Fauteuils roulants : le grand foutoir !

Le président Macron l’avait promis : « Prise en charge à 100% des fauteuils roulants pour tous avant 2026 ».

Le président l’a promis, le ministère de la Santé l’a mis en place.

Les nouvelles modalités de prescription et de prise en charge seront donc effectives le lundi 1er décembre 2025, et sont détaillées au journal officiel du 10 octobre 2025 mettant en place l’arrêté du 6 février 2025.

La CNAM l’a relayé en envoyant un mailing à tous les médecins de France.

Vous serez ravis d’apprendre que « La réforme vise à améliorer l’accès aux fauteuils roulants pour toutes les personnes en situation de handicap, en garantissant une prise en charge intégrale et en simplifiant les démarches administratives. »

Mais quand je vois le mot « simplification » dans un texte ministériel, un red flag s’agite immédiatement dans ma tête. Et c’est encore justifié.

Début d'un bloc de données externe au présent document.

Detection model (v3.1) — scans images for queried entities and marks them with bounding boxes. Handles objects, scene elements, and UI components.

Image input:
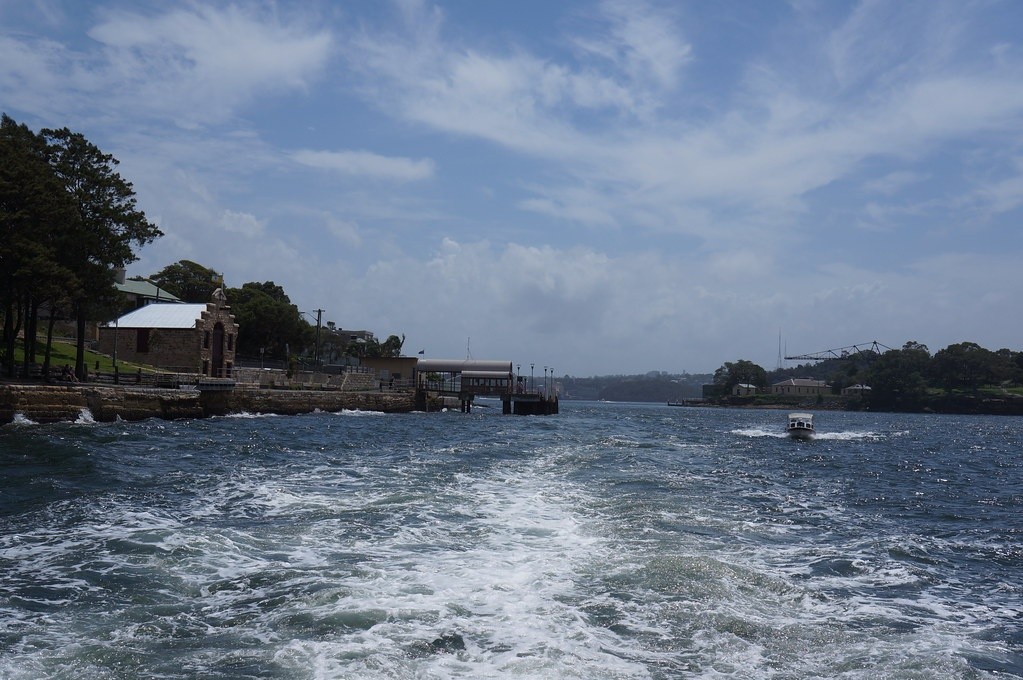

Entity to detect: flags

Ça commence déjà très mal : le terme « fauteuil roulant » est visiblement dépassé, maintenant, il faut parler de « VPH » (véhicule pour handicapé), et ça se décline en  16 versions, chacune avec son joli acronyme : FMP, FMPR, BASE, POU_S, FRM, FRMC, FRMA, FRMS, FRMP, FRMV, FRE, FREP, FREV, POU_MRE, CYC et SCO … qu’il faut obligatoirement utiliser. Heureusement, un glossaire est fourni… au début de l’arrêté du 6 février.

Il faudra aussi préciser si la prescription concerne une location de courte durée, une location de longue durée, ou un achat.

Et à part les 4 premiers (Fauteuil Manuel à Pousser, Fauteuil Manuel à Pousser Rigide, Base modulaire roulante, Poussette Standard), la prescription se fera au moyen de deux formulaires, la Fiche d’évaluation des besoins (9 pages !!) et la Fiche de préconisation (8 pages !!). À remplir bien évidemment complètement… sans que le Ministère ou l’NCAM ait évidemment pensé à valoriser la consultation comme une consultation complexe, voire très complexe.

Et là ne s’arrête pas la complexité.

Les médecins, les ergothérapeutes et les masseurs kinésithérapeutes (uniquement pour la location) sont autorisés à prescrire un fauteuil roulant, mais le cadre de prescription est adapté en fonction de la complexité du produit et des besoins de l’usager.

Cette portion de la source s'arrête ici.